On the whole we were by no means superior scholars; and, being the first Margaret taught, she measured us principally by her own achievements. She could not conceal from us, even if she tried, that our progress was unpromising and unsatisfactory. She openly reproached us with mediocrity of understanding.

I desired particularly to eschew Greek, which I declared was a dead, useless language, and nothing but a weariness to the flesh, but Margaret would not allow the point to be yielded to me. She was equally firm, too, in inducing mother to refuse the offer of a farming relative of considerable property and no children to adopt me as heir and make me a farmer. My special disgust for Latin grammar made me urge the acceptance. How

grateful I have since been to this good sister as I have enjoyed the delights of an enlarged education, and felt that I had acquired treasures which would be precious in eternity instead of spending my strength in what Carlyle describes with disdain as ‘making a little earth greener.’

The following, year, when I was thirteen and Arthur fifteen, the farm was confided to our sole management. And I can proudly say it did not suffer.

One of the last winters of our stay in Groton, our housekeeping was suspended and all the family left Groton except myself. I boarded at a neighbor’s, went to school, and took care of our cattle. I think Arthur was at Leicester Academy this winter, Margaret teaching school in Providence. Mother was seeking rest in boarding with the other children. When she departed she left me three dollars to serve as spending money for several months until her return. How large this sum seemed to me for such a purpose! And it proved very ample.

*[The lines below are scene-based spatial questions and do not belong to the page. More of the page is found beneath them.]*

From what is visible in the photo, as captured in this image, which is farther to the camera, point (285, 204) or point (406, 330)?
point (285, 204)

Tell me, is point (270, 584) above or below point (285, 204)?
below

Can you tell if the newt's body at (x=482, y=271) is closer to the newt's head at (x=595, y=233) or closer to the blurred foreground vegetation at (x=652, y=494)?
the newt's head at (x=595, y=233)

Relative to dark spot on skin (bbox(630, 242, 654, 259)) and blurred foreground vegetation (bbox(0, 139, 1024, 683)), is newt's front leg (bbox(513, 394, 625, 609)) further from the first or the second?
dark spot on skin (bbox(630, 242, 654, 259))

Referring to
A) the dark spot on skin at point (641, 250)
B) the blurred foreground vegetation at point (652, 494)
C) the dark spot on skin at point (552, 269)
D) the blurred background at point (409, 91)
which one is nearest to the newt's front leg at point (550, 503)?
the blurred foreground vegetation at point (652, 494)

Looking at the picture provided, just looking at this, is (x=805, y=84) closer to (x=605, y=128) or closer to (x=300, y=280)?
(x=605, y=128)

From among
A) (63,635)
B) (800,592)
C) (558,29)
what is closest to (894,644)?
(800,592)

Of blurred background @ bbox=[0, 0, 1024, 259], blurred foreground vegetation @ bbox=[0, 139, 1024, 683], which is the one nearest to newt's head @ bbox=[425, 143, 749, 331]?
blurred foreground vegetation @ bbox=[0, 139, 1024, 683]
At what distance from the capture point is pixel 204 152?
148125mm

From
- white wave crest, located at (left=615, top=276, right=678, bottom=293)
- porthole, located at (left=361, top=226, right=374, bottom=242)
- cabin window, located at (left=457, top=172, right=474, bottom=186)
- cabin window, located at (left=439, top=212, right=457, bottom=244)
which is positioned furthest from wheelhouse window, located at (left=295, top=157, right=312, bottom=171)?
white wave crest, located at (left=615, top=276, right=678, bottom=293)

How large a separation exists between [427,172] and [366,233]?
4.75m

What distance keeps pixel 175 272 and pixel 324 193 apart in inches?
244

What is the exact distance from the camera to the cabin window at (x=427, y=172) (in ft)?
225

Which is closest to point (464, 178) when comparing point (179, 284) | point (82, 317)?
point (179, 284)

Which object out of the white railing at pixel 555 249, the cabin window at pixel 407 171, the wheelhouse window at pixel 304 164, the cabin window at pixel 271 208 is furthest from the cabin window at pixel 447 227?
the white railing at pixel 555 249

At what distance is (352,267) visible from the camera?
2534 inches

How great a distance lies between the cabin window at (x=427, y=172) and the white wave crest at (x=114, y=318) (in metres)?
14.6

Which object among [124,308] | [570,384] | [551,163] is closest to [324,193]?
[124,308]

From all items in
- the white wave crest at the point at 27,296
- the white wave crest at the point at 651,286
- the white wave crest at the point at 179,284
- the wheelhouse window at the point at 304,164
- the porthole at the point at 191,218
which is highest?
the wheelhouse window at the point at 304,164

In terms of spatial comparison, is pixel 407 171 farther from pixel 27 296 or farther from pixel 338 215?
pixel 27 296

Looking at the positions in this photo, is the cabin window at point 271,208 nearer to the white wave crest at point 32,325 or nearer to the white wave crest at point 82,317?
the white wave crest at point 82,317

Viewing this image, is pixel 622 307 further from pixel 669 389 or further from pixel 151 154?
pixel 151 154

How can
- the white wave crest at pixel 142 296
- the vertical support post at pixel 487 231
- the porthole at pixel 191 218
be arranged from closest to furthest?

I come now to the time when we left Groton. After a good deal of effort we succeeded in selling the farm. I was almost fifteen and must soon take some decisive step in the career of life.

Margaret now rented a house in Jamaica Plain. We were obliged to rely upon what she earned by taking lady pupils into the house to make up the large deficiencies of the family income. Here I attended school, and made rapid progress, completing preparation for college during the summer. I was fitted for college, and my teacher strenuously advocated my graduating. But Margaret and mother thought I had better engage in mercantile life. Besides, my practical talent in negotiation and management on the farm indicated my fitness for business life.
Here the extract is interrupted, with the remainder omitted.